╭─ Data extracts

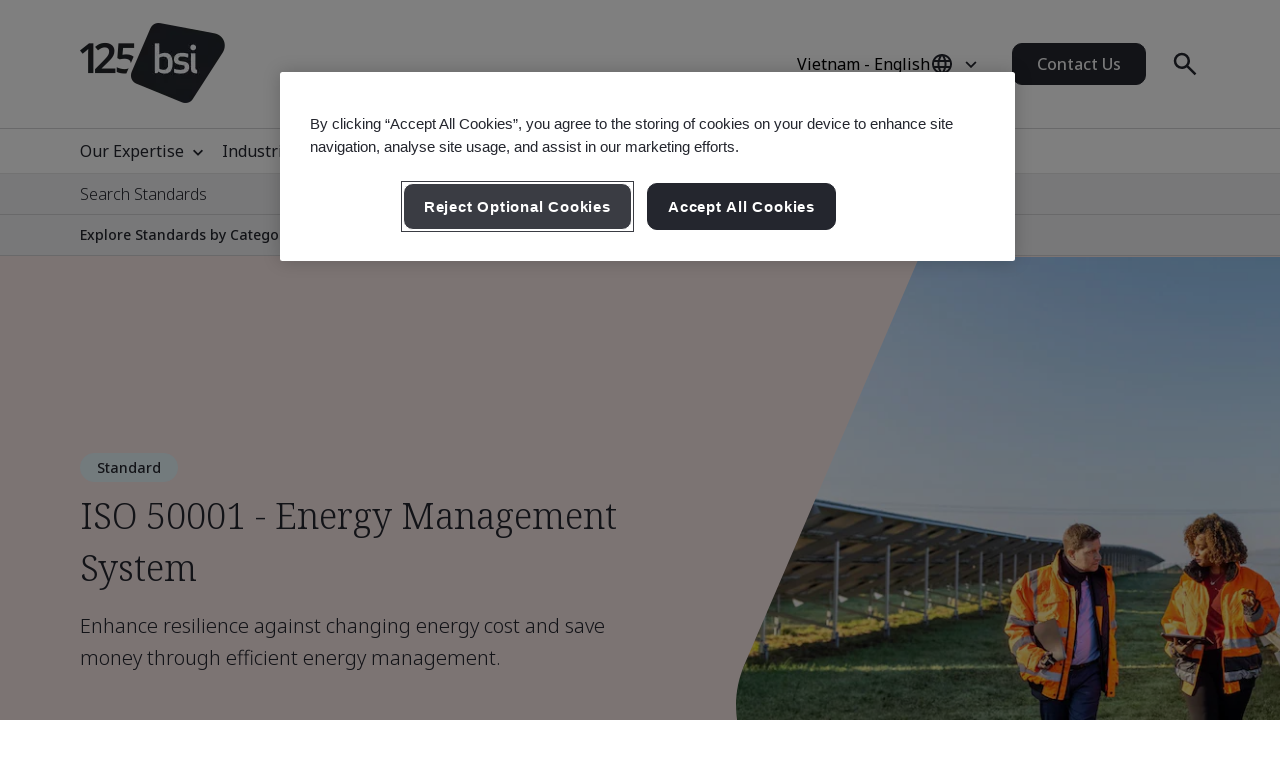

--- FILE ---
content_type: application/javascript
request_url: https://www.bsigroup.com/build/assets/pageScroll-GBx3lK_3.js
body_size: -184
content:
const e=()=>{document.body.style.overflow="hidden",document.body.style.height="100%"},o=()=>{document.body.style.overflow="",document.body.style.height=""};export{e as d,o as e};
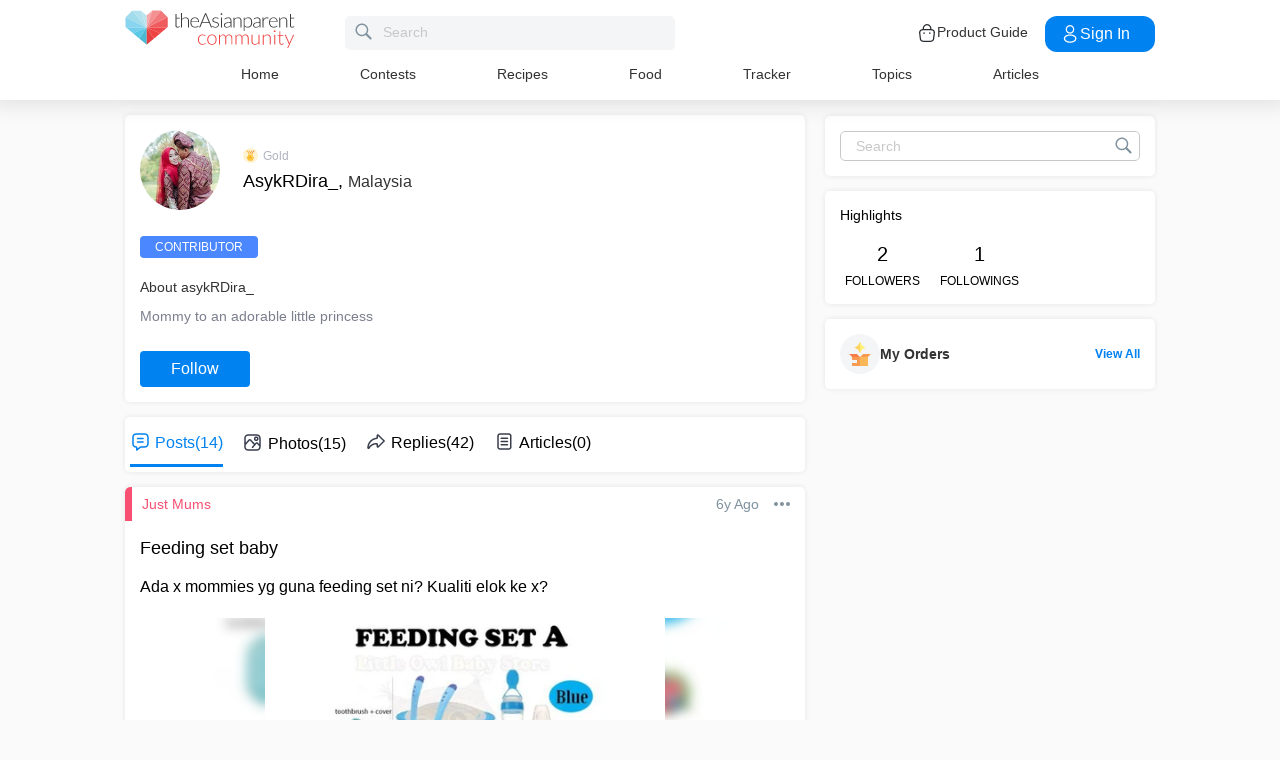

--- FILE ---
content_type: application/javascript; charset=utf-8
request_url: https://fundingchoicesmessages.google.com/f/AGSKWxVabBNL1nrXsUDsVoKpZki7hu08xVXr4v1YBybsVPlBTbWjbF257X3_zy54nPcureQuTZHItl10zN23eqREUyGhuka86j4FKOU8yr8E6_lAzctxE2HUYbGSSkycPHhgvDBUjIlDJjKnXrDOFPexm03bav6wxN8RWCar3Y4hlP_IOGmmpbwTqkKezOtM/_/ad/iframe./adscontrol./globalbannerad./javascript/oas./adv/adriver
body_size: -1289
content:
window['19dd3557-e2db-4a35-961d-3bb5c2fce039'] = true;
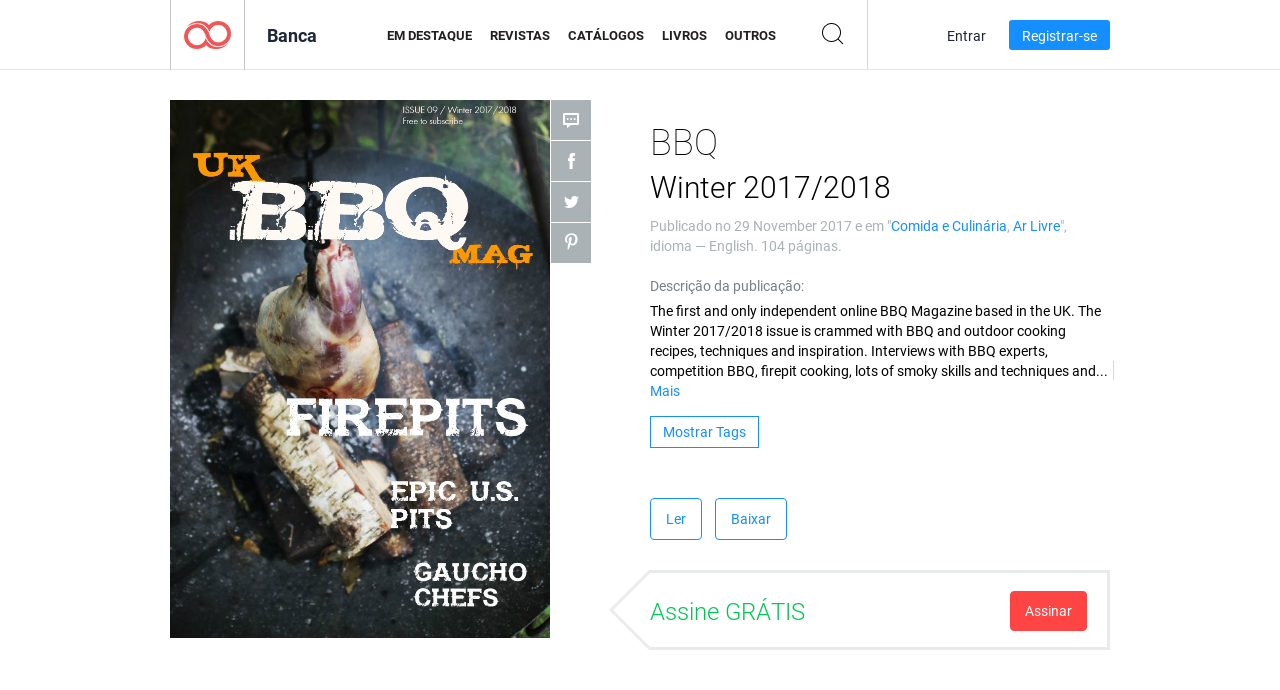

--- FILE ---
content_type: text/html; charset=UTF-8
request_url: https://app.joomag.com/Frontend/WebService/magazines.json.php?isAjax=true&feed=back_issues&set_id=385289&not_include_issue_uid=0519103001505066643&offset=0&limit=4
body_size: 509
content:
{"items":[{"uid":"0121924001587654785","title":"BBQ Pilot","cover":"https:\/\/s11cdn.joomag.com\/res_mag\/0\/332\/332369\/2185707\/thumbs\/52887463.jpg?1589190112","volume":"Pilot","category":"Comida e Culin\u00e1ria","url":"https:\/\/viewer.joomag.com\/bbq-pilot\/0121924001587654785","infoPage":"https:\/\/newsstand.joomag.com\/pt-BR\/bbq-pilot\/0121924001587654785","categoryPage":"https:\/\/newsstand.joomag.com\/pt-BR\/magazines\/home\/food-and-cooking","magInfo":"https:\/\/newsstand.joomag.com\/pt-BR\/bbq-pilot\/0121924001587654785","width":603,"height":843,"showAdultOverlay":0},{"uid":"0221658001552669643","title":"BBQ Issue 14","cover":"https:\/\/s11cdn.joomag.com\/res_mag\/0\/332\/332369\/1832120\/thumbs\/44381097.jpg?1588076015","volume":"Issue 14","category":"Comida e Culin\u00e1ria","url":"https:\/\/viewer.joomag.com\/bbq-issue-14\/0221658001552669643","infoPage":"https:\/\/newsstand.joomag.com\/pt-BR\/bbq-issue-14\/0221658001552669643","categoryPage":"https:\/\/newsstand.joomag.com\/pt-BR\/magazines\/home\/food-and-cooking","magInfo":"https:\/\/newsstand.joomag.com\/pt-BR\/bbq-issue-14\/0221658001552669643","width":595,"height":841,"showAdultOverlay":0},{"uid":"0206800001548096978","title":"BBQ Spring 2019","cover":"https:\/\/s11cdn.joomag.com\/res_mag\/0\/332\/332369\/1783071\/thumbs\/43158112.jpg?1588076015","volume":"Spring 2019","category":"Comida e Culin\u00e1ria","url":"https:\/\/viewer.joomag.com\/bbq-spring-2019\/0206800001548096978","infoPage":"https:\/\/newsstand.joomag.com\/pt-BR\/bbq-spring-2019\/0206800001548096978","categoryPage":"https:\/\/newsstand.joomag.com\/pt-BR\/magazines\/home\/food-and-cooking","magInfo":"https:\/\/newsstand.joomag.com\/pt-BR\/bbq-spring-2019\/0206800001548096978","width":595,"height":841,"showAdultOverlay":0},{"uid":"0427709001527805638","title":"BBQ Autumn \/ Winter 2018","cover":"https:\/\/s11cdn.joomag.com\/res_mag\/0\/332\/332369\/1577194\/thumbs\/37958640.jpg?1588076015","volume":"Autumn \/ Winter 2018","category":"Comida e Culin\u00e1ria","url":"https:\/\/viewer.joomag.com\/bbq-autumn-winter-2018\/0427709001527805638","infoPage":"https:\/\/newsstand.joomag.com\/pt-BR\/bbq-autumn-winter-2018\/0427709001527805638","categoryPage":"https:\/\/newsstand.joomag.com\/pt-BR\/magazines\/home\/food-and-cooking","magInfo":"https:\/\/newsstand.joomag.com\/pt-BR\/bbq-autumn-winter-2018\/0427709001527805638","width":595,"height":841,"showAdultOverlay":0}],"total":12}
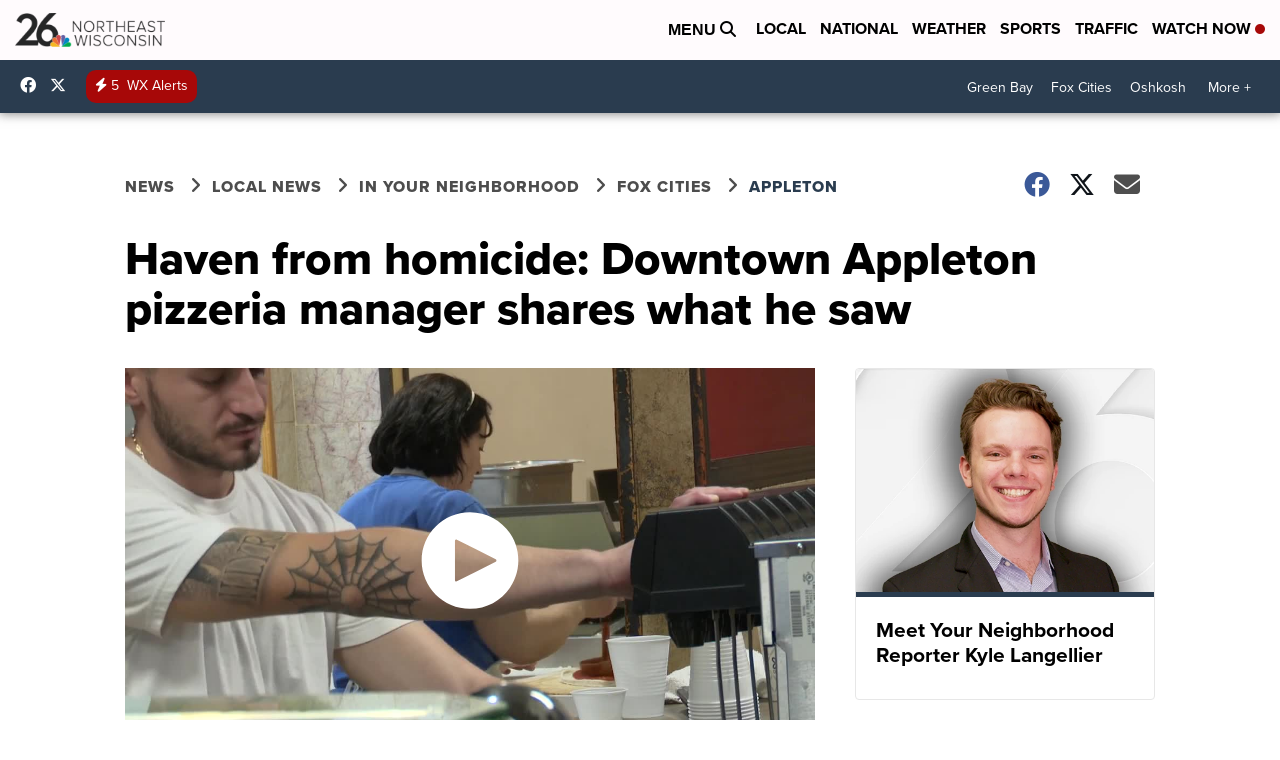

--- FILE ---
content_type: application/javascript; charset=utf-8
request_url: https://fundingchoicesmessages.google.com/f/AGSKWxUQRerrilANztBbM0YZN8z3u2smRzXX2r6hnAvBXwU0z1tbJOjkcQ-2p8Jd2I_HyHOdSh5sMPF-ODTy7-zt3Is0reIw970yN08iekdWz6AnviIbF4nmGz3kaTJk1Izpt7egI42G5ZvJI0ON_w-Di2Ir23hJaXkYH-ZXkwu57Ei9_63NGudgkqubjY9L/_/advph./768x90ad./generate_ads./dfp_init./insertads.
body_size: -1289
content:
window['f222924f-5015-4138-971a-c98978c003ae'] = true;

╰─

Exercise aim> Please find all lines of the entries that hold the string "fundingchoicesmessages" and copy them.

Task answer>
request_url: https://fundingchoicesmessages.google.com/f/AGSKWxVabBNL1nrXsUDsVoKpZki7hu08xVXr4v1YBybsVPlBTbWjbF257X3_zy54nPcureQuTZHItl10zN23eqREUyGhuka86j4FKOU8yr8E6_lAzctxE2HUYbGSSkycPHhgvDBUjIlDJjKnXrDOFPexm03bav6wxN8RWCar3Y4hlP_IOGmmpbwTqkKezOtM/_/ad/iframe./adscontrol./globalbannerad./javascript/oas./adv/adriver
request_url: https://fundingchoicesmessages.google.com/f/AGSKWxUQRerrilANztBbM0YZN8z3u2smRzXX2r6hnAvBXwU0z1tbJOjkcQ-2p8Jd2I_HyHOdSh5sMPF-ODTy7-zt3Is0reIw970yN08iekdWz6AnviIbF4nmGz3kaTJk1Izpt7egI42G5ZvJI0ON_w-Di2Ir23hJaXkYH-ZXkwu57Ei9_63NGudgkqubjY9L/_/advph./768x90ad./generate_ads./dfp_init./insertads.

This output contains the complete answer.